Imagine all the weak-hearted, unbelieving congregation! “He first tells us to be quiet; then he says ‘obey! God is with us!’ Then he has the nerve to choose that hymn? He doesn’t care how we feeeel! (BTW: I love Bible heroes who make me look winsome!)
Against the mob of worry and unbelief, this one voice of faith is the hero of this part of the story. He was the lone obedient, believing one. He had taken good courage in God’s promise and it gave him an entirely different perspective on the massive challenges ahead. Like the others, he knew this meant war. Unlike the others he knew that the roots of fear and unbelief would mean utter failure.

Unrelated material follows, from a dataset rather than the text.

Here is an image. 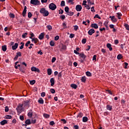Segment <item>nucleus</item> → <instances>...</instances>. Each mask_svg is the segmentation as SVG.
<instances>
[{"label": "nucleus", "instance_id": "obj_55", "mask_svg": "<svg viewBox=\"0 0 129 129\" xmlns=\"http://www.w3.org/2000/svg\"><path fill=\"white\" fill-rule=\"evenodd\" d=\"M124 69H126L127 68V66H128V63L127 62H124Z\"/></svg>", "mask_w": 129, "mask_h": 129}, {"label": "nucleus", "instance_id": "obj_7", "mask_svg": "<svg viewBox=\"0 0 129 129\" xmlns=\"http://www.w3.org/2000/svg\"><path fill=\"white\" fill-rule=\"evenodd\" d=\"M95 33V30H94V29L92 28L90 30H89L88 32V33L90 35V36H92L93 34Z\"/></svg>", "mask_w": 129, "mask_h": 129}, {"label": "nucleus", "instance_id": "obj_1", "mask_svg": "<svg viewBox=\"0 0 129 129\" xmlns=\"http://www.w3.org/2000/svg\"><path fill=\"white\" fill-rule=\"evenodd\" d=\"M40 13L42 14L43 17H48L49 16V12L46 10L44 8L40 9Z\"/></svg>", "mask_w": 129, "mask_h": 129}, {"label": "nucleus", "instance_id": "obj_38", "mask_svg": "<svg viewBox=\"0 0 129 129\" xmlns=\"http://www.w3.org/2000/svg\"><path fill=\"white\" fill-rule=\"evenodd\" d=\"M68 16H73V15H74V12H72L71 11L68 12V13H67Z\"/></svg>", "mask_w": 129, "mask_h": 129}, {"label": "nucleus", "instance_id": "obj_48", "mask_svg": "<svg viewBox=\"0 0 129 129\" xmlns=\"http://www.w3.org/2000/svg\"><path fill=\"white\" fill-rule=\"evenodd\" d=\"M60 19H61L62 20H65L66 16H65V15H60Z\"/></svg>", "mask_w": 129, "mask_h": 129}, {"label": "nucleus", "instance_id": "obj_45", "mask_svg": "<svg viewBox=\"0 0 129 129\" xmlns=\"http://www.w3.org/2000/svg\"><path fill=\"white\" fill-rule=\"evenodd\" d=\"M74 30H75V31H77L78 29H79V27L77 25L74 26Z\"/></svg>", "mask_w": 129, "mask_h": 129}, {"label": "nucleus", "instance_id": "obj_39", "mask_svg": "<svg viewBox=\"0 0 129 129\" xmlns=\"http://www.w3.org/2000/svg\"><path fill=\"white\" fill-rule=\"evenodd\" d=\"M9 17L11 18L12 19H15V14L13 13H10L9 14Z\"/></svg>", "mask_w": 129, "mask_h": 129}, {"label": "nucleus", "instance_id": "obj_49", "mask_svg": "<svg viewBox=\"0 0 129 129\" xmlns=\"http://www.w3.org/2000/svg\"><path fill=\"white\" fill-rule=\"evenodd\" d=\"M50 91L51 93H52L53 94L56 92V91L54 89H50Z\"/></svg>", "mask_w": 129, "mask_h": 129}, {"label": "nucleus", "instance_id": "obj_9", "mask_svg": "<svg viewBox=\"0 0 129 129\" xmlns=\"http://www.w3.org/2000/svg\"><path fill=\"white\" fill-rule=\"evenodd\" d=\"M50 82L51 83V86H54L55 84V80L54 78H51L50 80Z\"/></svg>", "mask_w": 129, "mask_h": 129}, {"label": "nucleus", "instance_id": "obj_59", "mask_svg": "<svg viewBox=\"0 0 129 129\" xmlns=\"http://www.w3.org/2000/svg\"><path fill=\"white\" fill-rule=\"evenodd\" d=\"M55 61H56V57H52V58L51 59L52 63H54L55 62Z\"/></svg>", "mask_w": 129, "mask_h": 129}, {"label": "nucleus", "instance_id": "obj_22", "mask_svg": "<svg viewBox=\"0 0 129 129\" xmlns=\"http://www.w3.org/2000/svg\"><path fill=\"white\" fill-rule=\"evenodd\" d=\"M2 50L4 51V52H6V51H7V45H3L2 46Z\"/></svg>", "mask_w": 129, "mask_h": 129}, {"label": "nucleus", "instance_id": "obj_2", "mask_svg": "<svg viewBox=\"0 0 129 129\" xmlns=\"http://www.w3.org/2000/svg\"><path fill=\"white\" fill-rule=\"evenodd\" d=\"M49 8L50 10H51V11H55V9H57V6L54 3H51L49 5Z\"/></svg>", "mask_w": 129, "mask_h": 129}, {"label": "nucleus", "instance_id": "obj_18", "mask_svg": "<svg viewBox=\"0 0 129 129\" xmlns=\"http://www.w3.org/2000/svg\"><path fill=\"white\" fill-rule=\"evenodd\" d=\"M106 46L109 48V51H112V47H111V44L110 43H107Z\"/></svg>", "mask_w": 129, "mask_h": 129}, {"label": "nucleus", "instance_id": "obj_43", "mask_svg": "<svg viewBox=\"0 0 129 129\" xmlns=\"http://www.w3.org/2000/svg\"><path fill=\"white\" fill-rule=\"evenodd\" d=\"M61 7H65V1H62L60 3Z\"/></svg>", "mask_w": 129, "mask_h": 129}, {"label": "nucleus", "instance_id": "obj_5", "mask_svg": "<svg viewBox=\"0 0 129 129\" xmlns=\"http://www.w3.org/2000/svg\"><path fill=\"white\" fill-rule=\"evenodd\" d=\"M31 71L33 72H37V73H40V70L35 67L31 68Z\"/></svg>", "mask_w": 129, "mask_h": 129}, {"label": "nucleus", "instance_id": "obj_54", "mask_svg": "<svg viewBox=\"0 0 129 129\" xmlns=\"http://www.w3.org/2000/svg\"><path fill=\"white\" fill-rule=\"evenodd\" d=\"M27 35H28L27 33H25L22 35V38H23V39L26 38V37L27 36Z\"/></svg>", "mask_w": 129, "mask_h": 129}, {"label": "nucleus", "instance_id": "obj_16", "mask_svg": "<svg viewBox=\"0 0 129 129\" xmlns=\"http://www.w3.org/2000/svg\"><path fill=\"white\" fill-rule=\"evenodd\" d=\"M44 38V33H41L38 36V39H39V40H43V39Z\"/></svg>", "mask_w": 129, "mask_h": 129}, {"label": "nucleus", "instance_id": "obj_13", "mask_svg": "<svg viewBox=\"0 0 129 129\" xmlns=\"http://www.w3.org/2000/svg\"><path fill=\"white\" fill-rule=\"evenodd\" d=\"M116 17H117L118 19V20H120V19H121V16H122V14H121V13H116Z\"/></svg>", "mask_w": 129, "mask_h": 129}, {"label": "nucleus", "instance_id": "obj_60", "mask_svg": "<svg viewBox=\"0 0 129 129\" xmlns=\"http://www.w3.org/2000/svg\"><path fill=\"white\" fill-rule=\"evenodd\" d=\"M63 13H64V11H63V10L60 9L59 10V14L62 15L63 14Z\"/></svg>", "mask_w": 129, "mask_h": 129}, {"label": "nucleus", "instance_id": "obj_40", "mask_svg": "<svg viewBox=\"0 0 129 129\" xmlns=\"http://www.w3.org/2000/svg\"><path fill=\"white\" fill-rule=\"evenodd\" d=\"M49 44H50V46H51V47L55 46V42H54V41H53L52 40H51Z\"/></svg>", "mask_w": 129, "mask_h": 129}, {"label": "nucleus", "instance_id": "obj_23", "mask_svg": "<svg viewBox=\"0 0 129 129\" xmlns=\"http://www.w3.org/2000/svg\"><path fill=\"white\" fill-rule=\"evenodd\" d=\"M25 123L29 125V124H31L32 123L31 122V120H30V119H28L25 121Z\"/></svg>", "mask_w": 129, "mask_h": 129}, {"label": "nucleus", "instance_id": "obj_19", "mask_svg": "<svg viewBox=\"0 0 129 129\" xmlns=\"http://www.w3.org/2000/svg\"><path fill=\"white\" fill-rule=\"evenodd\" d=\"M38 102L40 104H44V100H43V98H40L38 100Z\"/></svg>", "mask_w": 129, "mask_h": 129}, {"label": "nucleus", "instance_id": "obj_64", "mask_svg": "<svg viewBox=\"0 0 129 129\" xmlns=\"http://www.w3.org/2000/svg\"><path fill=\"white\" fill-rule=\"evenodd\" d=\"M93 61H96V55H94L93 56Z\"/></svg>", "mask_w": 129, "mask_h": 129}, {"label": "nucleus", "instance_id": "obj_8", "mask_svg": "<svg viewBox=\"0 0 129 129\" xmlns=\"http://www.w3.org/2000/svg\"><path fill=\"white\" fill-rule=\"evenodd\" d=\"M18 47H19V43H15L14 45H12V49L13 50H17V49H18Z\"/></svg>", "mask_w": 129, "mask_h": 129}, {"label": "nucleus", "instance_id": "obj_57", "mask_svg": "<svg viewBox=\"0 0 129 129\" xmlns=\"http://www.w3.org/2000/svg\"><path fill=\"white\" fill-rule=\"evenodd\" d=\"M36 121H37V120H36V119H32L31 122V123L35 124L36 122Z\"/></svg>", "mask_w": 129, "mask_h": 129}, {"label": "nucleus", "instance_id": "obj_11", "mask_svg": "<svg viewBox=\"0 0 129 129\" xmlns=\"http://www.w3.org/2000/svg\"><path fill=\"white\" fill-rule=\"evenodd\" d=\"M7 123H8V120H7L6 119L2 120L0 122V124H1V125H5V124H7Z\"/></svg>", "mask_w": 129, "mask_h": 129}, {"label": "nucleus", "instance_id": "obj_6", "mask_svg": "<svg viewBox=\"0 0 129 129\" xmlns=\"http://www.w3.org/2000/svg\"><path fill=\"white\" fill-rule=\"evenodd\" d=\"M81 10H82V6L80 5H78L76 6V10L77 12H81Z\"/></svg>", "mask_w": 129, "mask_h": 129}, {"label": "nucleus", "instance_id": "obj_12", "mask_svg": "<svg viewBox=\"0 0 129 129\" xmlns=\"http://www.w3.org/2000/svg\"><path fill=\"white\" fill-rule=\"evenodd\" d=\"M31 42H34V44H37V43L39 42V39H38L37 38H32V40H31Z\"/></svg>", "mask_w": 129, "mask_h": 129}, {"label": "nucleus", "instance_id": "obj_56", "mask_svg": "<svg viewBox=\"0 0 129 129\" xmlns=\"http://www.w3.org/2000/svg\"><path fill=\"white\" fill-rule=\"evenodd\" d=\"M82 44H85L86 43V38L83 39L82 40Z\"/></svg>", "mask_w": 129, "mask_h": 129}, {"label": "nucleus", "instance_id": "obj_34", "mask_svg": "<svg viewBox=\"0 0 129 129\" xmlns=\"http://www.w3.org/2000/svg\"><path fill=\"white\" fill-rule=\"evenodd\" d=\"M86 74L87 75V76H89V77H90L92 76V74L91 73H90V72L88 71L87 72H86Z\"/></svg>", "mask_w": 129, "mask_h": 129}, {"label": "nucleus", "instance_id": "obj_62", "mask_svg": "<svg viewBox=\"0 0 129 129\" xmlns=\"http://www.w3.org/2000/svg\"><path fill=\"white\" fill-rule=\"evenodd\" d=\"M28 18H32V13L31 12H28Z\"/></svg>", "mask_w": 129, "mask_h": 129}, {"label": "nucleus", "instance_id": "obj_63", "mask_svg": "<svg viewBox=\"0 0 129 129\" xmlns=\"http://www.w3.org/2000/svg\"><path fill=\"white\" fill-rule=\"evenodd\" d=\"M49 124L50 125H52L53 124H55V122H54V121H51L50 122H49Z\"/></svg>", "mask_w": 129, "mask_h": 129}, {"label": "nucleus", "instance_id": "obj_51", "mask_svg": "<svg viewBox=\"0 0 129 129\" xmlns=\"http://www.w3.org/2000/svg\"><path fill=\"white\" fill-rule=\"evenodd\" d=\"M57 76H58V79H59L60 77H62V72H60L57 75Z\"/></svg>", "mask_w": 129, "mask_h": 129}, {"label": "nucleus", "instance_id": "obj_17", "mask_svg": "<svg viewBox=\"0 0 129 129\" xmlns=\"http://www.w3.org/2000/svg\"><path fill=\"white\" fill-rule=\"evenodd\" d=\"M24 106V104H19V105L18 106V107L16 108V110H21V108H22V107H23V106Z\"/></svg>", "mask_w": 129, "mask_h": 129}, {"label": "nucleus", "instance_id": "obj_25", "mask_svg": "<svg viewBox=\"0 0 129 129\" xmlns=\"http://www.w3.org/2000/svg\"><path fill=\"white\" fill-rule=\"evenodd\" d=\"M20 44L21 45V46L19 47L20 50H22V49H24V46H25V43L21 42L20 43Z\"/></svg>", "mask_w": 129, "mask_h": 129}, {"label": "nucleus", "instance_id": "obj_3", "mask_svg": "<svg viewBox=\"0 0 129 129\" xmlns=\"http://www.w3.org/2000/svg\"><path fill=\"white\" fill-rule=\"evenodd\" d=\"M30 4L34 6H39L40 5V1L39 0H31Z\"/></svg>", "mask_w": 129, "mask_h": 129}, {"label": "nucleus", "instance_id": "obj_30", "mask_svg": "<svg viewBox=\"0 0 129 129\" xmlns=\"http://www.w3.org/2000/svg\"><path fill=\"white\" fill-rule=\"evenodd\" d=\"M83 116V113L81 112V113H78V114L77 116V118H78V117L81 118Z\"/></svg>", "mask_w": 129, "mask_h": 129}, {"label": "nucleus", "instance_id": "obj_24", "mask_svg": "<svg viewBox=\"0 0 129 129\" xmlns=\"http://www.w3.org/2000/svg\"><path fill=\"white\" fill-rule=\"evenodd\" d=\"M106 108L107 110L111 111L112 110V106H110V105H107L106 106Z\"/></svg>", "mask_w": 129, "mask_h": 129}, {"label": "nucleus", "instance_id": "obj_61", "mask_svg": "<svg viewBox=\"0 0 129 129\" xmlns=\"http://www.w3.org/2000/svg\"><path fill=\"white\" fill-rule=\"evenodd\" d=\"M91 11L92 13H95V10H94V7H92L91 8Z\"/></svg>", "mask_w": 129, "mask_h": 129}, {"label": "nucleus", "instance_id": "obj_21", "mask_svg": "<svg viewBox=\"0 0 129 129\" xmlns=\"http://www.w3.org/2000/svg\"><path fill=\"white\" fill-rule=\"evenodd\" d=\"M71 87H72V88H74V89H76L78 86H77V85L75 84H72L71 85Z\"/></svg>", "mask_w": 129, "mask_h": 129}, {"label": "nucleus", "instance_id": "obj_15", "mask_svg": "<svg viewBox=\"0 0 129 129\" xmlns=\"http://www.w3.org/2000/svg\"><path fill=\"white\" fill-rule=\"evenodd\" d=\"M82 121L83 122H87V121H88V117L86 116L83 117L82 119Z\"/></svg>", "mask_w": 129, "mask_h": 129}, {"label": "nucleus", "instance_id": "obj_31", "mask_svg": "<svg viewBox=\"0 0 129 129\" xmlns=\"http://www.w3.org/2000/svg\"><path fill=\"white\" fill-rule=\"evenodd\" d=\"M64 11H65L66 13H67V14L69 13V7H68V6L64 8Z\"/></svg>", "mask_w": 129, "mask_h": 129}, {"label": "nucleus", "instance_id": "obj_53", "mask_svg": "<svg viewBox=\"0 0 129 129\" xmlns=\"http://www.w3.org/2000/svg\"><path fill=\"white\" fill-rule=\"evenodd\" d=\"M27 115L28 117L31 118V117H32V116H33V113L28 112L27 114Z\"/></svg>", "mask_w": 129, "mask_h": 129}, {"label": "nucleus", "instance_id": "obj_35", "mask_svg": "<svg viewBox=\"0 0 129 129\" xmlns=\"http://www.w3.org/2000/svg\"><path fill=\"white\" fill-rule=\"evenodd\" d=\"M121 58H122V55L119 54L117 56V59H118V60H120V59H121Z\"/></svg>", "mask_w": 129, "mask_h": 129}, {"label": "nucleus", "instance_id": "obj_36", "mask_svg": "<svg viewBox=\"0 0 129 129\" xmlns=\"http://www.w3.org/2000/svg\"><path fill=\"white\" fill-rule=\"evenodd\" d=\"M16 55H17L18 57H22V52L20 51H18L16 53Z\"/></svg>", "mask_w": 129, "mask_h": 129}, {"label": "nucleus", "instance_id": "obj_14", "mask_svg": "<svg viewBox=\"0 0 129 129\" xmlns=\"http://www.w3.org/2000/svg\"><path fill=\"white\" fill-rule=\"evenodd\" d=\"M91 27L94 28V29H97L98 28V25H97L96 23L92 24Z\"/></svg>", "mask_w": 129, "mask_h": 129}, {"label": "nucleus", "instance_id": "obj_29", "mask_svg": "<svg viewBox=\"0 0 129 129\" xmlns=\"http://www.w3.org/2000/svg\"><path fill=\"white\" fill-rule=\"evenodd\" d=\"M30 35V37H29L30 39H31V40H32V39H34V37H35V34H34L33 32H31Z\"/></svg>", "mask_w": 129, "mask_h": 129}, {"label": "nucleus", "instance_id": "obj_58", "mask_svg": "<svg viewBox=\"0 0 129 129\" xmlns=\"http://www.w3.org/2000/svg\"><path fill=\"white\" fill-rule=\"evenodd\" d=\"M61 121H62L63 123H67V121L65 119H61Z\"/></svg>", "mask_w": 129, "mask_h": 129}, {"label": "nucleus", "instance_id": "obj_41", "mask_svg": "<svg viewBox=\"0 0 129 129\" xmlns=\"http://www.w3.org/2000/svg\"><path fill=\"white\" fill-rule=\"evenodd\" d=\"M62 26L63 27V29H67V24L66 23H62Z\"/></svg>", "mask_w": 129, "mask_h": 129}, {"label": "nucleus", "instance_id": "obj_52", "mask_svg": "<svg viewBox=\"0 0 129 129\" xmlns=\"http://www.w3.org/2000/svg\"><path fill=\"white\" fill-rule=\"evenodd\" d=\"M124 27L126 30L129 31V25L128 24H125Z\"/></svg>", "mask_w": 129, "mask_h": 129}, {"label": "nucleus", "instance_id": "obj_26", "mask_svg": "<svg viewBox=\"0 0 129 129\" xmlns=\"http://www.w3.org/2000/svg\"><path fill=\"white\" fill-rule=\"evenodd\" d=\"M47 74L48 75H51L52 74V69H47Z\"/></svg>", "mask_w": 129, "mask_h": 129}, {"label": "nucleus", "instance_id": "obj_28", "mask_svg": "<svg viewBox=\"0 0 129 129\" xmlns=\"http://www.w3.org/2000/svg\"><path fill=\"white\" fill-rule=\"evenodd\" d=\"M46 28L48 31H52V26L50 25H48L46 26Z\"/></svg>", "mask_w": 129, "mask_h": 129}, {"label": "nucleus", "instance_id": "obj_42", "mask_svg": "<svg viewBox=\"0 0 129 129\" xmlns=\"http://www.w3.org/2000/svg\"><path fill=\"white\" fill-rule=\"evenodd\" d=\"M5 118H6V119H11V118H12V116L10 115H7L5 116Z\"/></svg>", "mask_w": 129, "mask_h": 129}, {"label": "nucleus", "instance_id": "obj_46", "mask_svg": "<svg viewBox=\"0 0 129 129\" xmlns=\"http://www.w3.org/2000/svg\"><path fill=\"white\" fill-rule=\"evenodd\" d=\"M61 49L62 50H66V49H67V46H66V45H62Z\"/></svg>", "mask_w": 129, "mask_h": 129}, {"label": "nucleus", "instance_id": "obj_32", "mask_svg": "<svg viewBox=\"0 0 129 129\" xmlns=\"http://www.w3.org/2000/svg\"><path fill=\"white\" fill-rule=\"evenodd\" d=\"M43 116L45 117V118H49V117H50V115L46 113H44Z\"/></svg>", "mask_w": 129, "mask_h": 129}, {"label": "nucleus", "instance_id": "obj_27", "mask_svg": "<svg viewBox=\"0 0 129 129\" xmlns=\"http://www.w3.org/2000/svg\"><path fill=\"white\" fill-rule=\"evenodd\" d=\"M30 103V102L29 101V100H26L24 101V104L25 106H27V105H29V103Z\"/></svg>", "mask_w": 129, "mask_h": 129}, {"label": "nucleus", "instance_id": "obj_37", "mask_svg": "<svg viewBox=\"0 0 129 129\" xmlns=\"http://www.w3.org/2000/svg\"><path fill=\"white\" fill-rule=\"evenodd\" d=\"M35 83H36V81L35 80L30 81V84H31V85H34Z\"/></svg>", "mask_w": 129, "mask_h": 129}, {"label": "nucleus", "instance_id": "obj_47", "mask_svg": "<svg viewBox=\"0 0 129 129\" xmlns=\"http://www.w3.org/2000/svg\"><path fill=\"white\" fill-rule=\"evenodd\" d=\"M95 18L99 19L100 20L101 19V18L99 16V15H98V14L95 15V16L94 17V19H95Z\"/></svg>", "mask_w": 129, "mask_h": 129}, {"label": "nucleus", "instance_id": "obj_50", "mask_svg": "<svg viewBox=\"0 0 129 129\" xmlns=\"http://www.w3.org/2000/svg\"><path fill=\"white\" fill-rule=\"evenodd\" d=\"M19 70L20 71L22 72V73H25L26 72V71L24 69H22L21 68H19Z\"/></svg>", "mask_w": 129, "mask_h": 129}, {"label": "nucleus", "instance_id": "obj_4", "mask_svg": "<svg viewBox=\"0 0 129 129\" xmlns=\"http://www.w3.org/2000/svg\"><path fill=\"white\" fill-rule=\"evenodd\" d=\"M109 19H111V21L112 23H116V22H117V19L115 18V16H110Z\"/></svg>", "mask_w": 129, "mask_h": 129}, {"label": "nucleus", "instance_id": "obj_10", "mask_svg": "<svg viewBox=\"0 0 129 129\" xmlns=\"http://www.w3.org/2000/svg\"><path fill=\"white\" fill-rule=\"evenodd\" d=\"M80 57H81V58H83V60L84 61H85V58H86V55H85V54L83 53H80V55H79Z\"/></svg>", "mask_w": 129, "mask_h": 129}, {"label": "nucleus", "instance_id": "obj_20", "mask_svg": "<svg viewBox=\"0 0 129 129\" xmlns=\"http://www.w3.org/2000/svg\"><path fill=\"white\" fill-rule=\"evenodd\" d=\"M81 81H82V82H83L84 83H85V82H86V77L85 76L82 77L81 78Z\"/></svg>", "mask_w": 129, "mask_h": 129}, {"label": "nucleus", "instance_id": "obj_33", "mask_svg": "<svg viewBox=\"0 0 129 129\" xmlns=\"http://www.w3.org/2000/svg\"><path fill=\"white\" fill-rule=\"evenodd\" d=\"M108 21H105L104 23V25L106 27L107 29H108Z\"/></svg>", "mask_w": 129, "mask_h": 129}, {"label": "nucleus", "instance_id": "obj_44", "mask_svg": "<svg viewBox=\"0 0 129 129\" xmlns=\"http://www.w3.org/2000/svg\"><path fill=\"white\" fill-rule=\"evenodd\" d=\"M26 14H27V10H23L22 12L23 17H26Z\"/></svg>", "mask_w": 129, "mask_h": 129}]
</instances>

Against the misery-wallowers of his time, through faith in God’s promise and power, he exclaimed, “We are well able to overcome it!”
Dear Christian, have you failed the test that you are facing from the outset? Did you forget that in order to survey the difficult obedience in front of you the right way you need to “be of good courage?” There is only one way forward in the Christian life: trust and obey! And without such trust it is impossible to please God.